__Passage for review__.
▼

So when you'd see something like [x]: negate 10 you might think of it as slipping a bound X word into the RETURN: slot of NEGATE as input.
On the surface that seems like it might even be useful more generally:
>> f: make frame! negate/
>> negate.return: $x
>> negate.value: 10
>> eval f ; the hidden X is written back automatically
== -10
>> x
== -10
It's A Broken Idea for a LOT of Reasons
I'm not going to rehash the history of Multi-Returns for you. You can read all about it if you're interested:
https://rebol.metaeducation.com/t/the-history-of-multi-return-in-ren-c/1134
But I'll just point out that when the left hand side of a SET-BLOCK! had to inject variables rightward to be written to, you face problems from something as simple as parentheses:
[x]: (((negate 10)))
How do SET-BLOCK! and NEGATE get connected up together to tunnel the X WORD! through? And what happens if a function is using the variable you passed it to write to, but it has an error before it completes and it leaves the variable in an incomplete state?

▲

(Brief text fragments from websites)
▼

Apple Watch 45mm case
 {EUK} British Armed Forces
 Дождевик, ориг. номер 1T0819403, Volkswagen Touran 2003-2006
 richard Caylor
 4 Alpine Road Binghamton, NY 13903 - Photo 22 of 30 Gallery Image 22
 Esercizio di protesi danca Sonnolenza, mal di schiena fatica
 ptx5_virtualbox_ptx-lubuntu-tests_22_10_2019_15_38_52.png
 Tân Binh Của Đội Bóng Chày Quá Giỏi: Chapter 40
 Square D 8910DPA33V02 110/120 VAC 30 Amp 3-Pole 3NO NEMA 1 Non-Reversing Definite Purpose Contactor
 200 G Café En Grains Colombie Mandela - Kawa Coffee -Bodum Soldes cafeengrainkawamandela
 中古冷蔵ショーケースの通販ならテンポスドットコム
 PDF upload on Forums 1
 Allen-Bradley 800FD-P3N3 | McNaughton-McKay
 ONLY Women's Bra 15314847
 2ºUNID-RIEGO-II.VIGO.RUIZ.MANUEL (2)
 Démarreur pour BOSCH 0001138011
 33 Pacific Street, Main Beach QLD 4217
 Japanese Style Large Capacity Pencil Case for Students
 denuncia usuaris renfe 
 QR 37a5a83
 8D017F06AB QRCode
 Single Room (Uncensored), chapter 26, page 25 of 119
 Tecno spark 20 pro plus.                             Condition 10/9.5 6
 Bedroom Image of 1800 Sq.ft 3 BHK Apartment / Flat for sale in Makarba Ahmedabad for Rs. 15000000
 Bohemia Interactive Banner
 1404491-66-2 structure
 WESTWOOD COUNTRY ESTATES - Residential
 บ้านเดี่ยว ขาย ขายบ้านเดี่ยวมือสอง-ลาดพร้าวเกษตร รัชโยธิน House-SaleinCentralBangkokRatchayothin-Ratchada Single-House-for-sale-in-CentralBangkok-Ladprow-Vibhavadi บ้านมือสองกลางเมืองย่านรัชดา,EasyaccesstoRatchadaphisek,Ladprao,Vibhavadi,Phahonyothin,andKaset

▲

__The task__.
Retype everything in the passage on multi-returns from "How do SET-BLOCK!" down to "an incomplete state?". The entries are separate material and have no connection to the passage on multi-returns.

__Response__.
How do SET-BLOCK! and NEGATE get connected up together to tunnel the X WORD! through? And what happens if a function is using the variable you passed it to write to, but it has an error before it completes and it leaves the variable in an incomplete state?